-- Start of Given text --

White v. Memphis, Birmingham & Atlantic Railroad Co.

Decision Date21 March 1887
Citation1 So. 730,64 Miss. 566
CourtMississippi Supreme Court
PartiesJ. M. WHITE v. MEMPHIS, BIRMINGHAM AND ATLANTIC RAILROAD CO

APPEAL from the Circuit Court of Marshall County, HON. W. S FEATHERSTON, Judge.

The case is stated in the opinion of the court.

Affirmed.

J. D Martin, for the appellant.

1. As to the condemnation of land for public use, it is sometimes said that "due process of law" means that the State has provided a tribunal for the assessment of damages. Cooley Const. Lim. 700.

It is essential, however, that this remedy be one to which the landowner can resort on his own motion. If the provision is only for the public authorities appropriating the lands, to be authorized to take proceedings of condemnation, such provision is simply void. Cooley Const. Lim. 701; Shepardson v. Milwaukee R. R. Co., 6 Miss. 605; Powers v. Bears, 12 Wis. 220; McCann v. Sierra Co., 7 Cal. 121; Collin v. Rossi, 9 Cal. 595; Rugdtz v. Dubuque, 4 Iowa 343.

This charter does not require any such construction to be placed upon it, and if it did such provision would be void.

There is nothing in the contention that the charter does not permit the landowner to apply for a jury.

2. There is a distinction between a want of jurisdiction and a defect in obtaining it. So it has been held in Mississippi that a defective service of process does not render the judgment liable to collateral attack. Harrington v Wafford, 46 Miss. 31; Christian v. O'Neal, 46 Miss. 669; Campbell v. Hayes, 41 Miss. 561.

The above authorities are peculiarly applicable to the return of the sheriff. The warrant commanded him to summon twelve disinterested freeholders, and he returns that he executed it by summoning twelve persons, naming them. The respondent claims that he should have added after their names the words "disinterested freeholders." He was commanded to summon and he returns that these were the persons he summoned in obedience to its commands. He was commanded to summon only these. The conclusion is irresistible that if he obeyed it all, it was by summoning disinterested freeholders. There is no ambiguity.

The proceedings of the jury of view in this proceeding are safe from attack.

The charter gives the right of appeal from the award. When this is given all error must be taken advantage of in that way. Mills on Eminent Domain 323.

Even a direct attack on the validity of the award will not succeed, when appeal is allowed, unless it is alleged that the appeal was prevented by fraud, accident, collusion, or mistake. Mills on Eminent Domain 323; People v. Sparhawk, 20 N.H. 317; People v. Wesson, 64 N.Y. 167; True v. Freeman, 64 Me. 573.

-- End of Given text --
-- Start of Items --

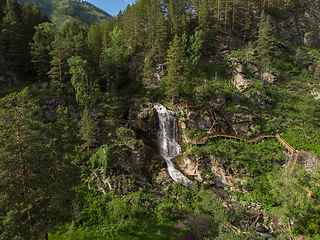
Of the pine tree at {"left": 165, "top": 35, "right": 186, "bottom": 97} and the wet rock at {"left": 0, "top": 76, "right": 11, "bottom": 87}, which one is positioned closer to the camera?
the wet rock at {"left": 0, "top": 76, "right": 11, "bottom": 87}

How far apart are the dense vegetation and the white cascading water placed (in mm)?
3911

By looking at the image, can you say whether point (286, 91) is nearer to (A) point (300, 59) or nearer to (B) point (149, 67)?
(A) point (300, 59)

-- End of Items --
-- Start of Items --

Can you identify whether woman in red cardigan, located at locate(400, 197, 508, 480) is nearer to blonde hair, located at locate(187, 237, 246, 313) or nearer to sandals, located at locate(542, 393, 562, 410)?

-- End of Items --

**Directive:**
Answer these from the case report above:
(a) Which court decided the case, and on what date?
(b) What did the warrant command the sheriff to summon?
(c) When an appeal is allowed, a direct attack on the award will not succeed unless the appeal was prevented by which four things?

**Task output:**
(a) The Mississippi Supreme Court, on 21 March 1887.
(b) Twelve disinterested freeholders.
(c) Fraud, accident, collusion, or mistake.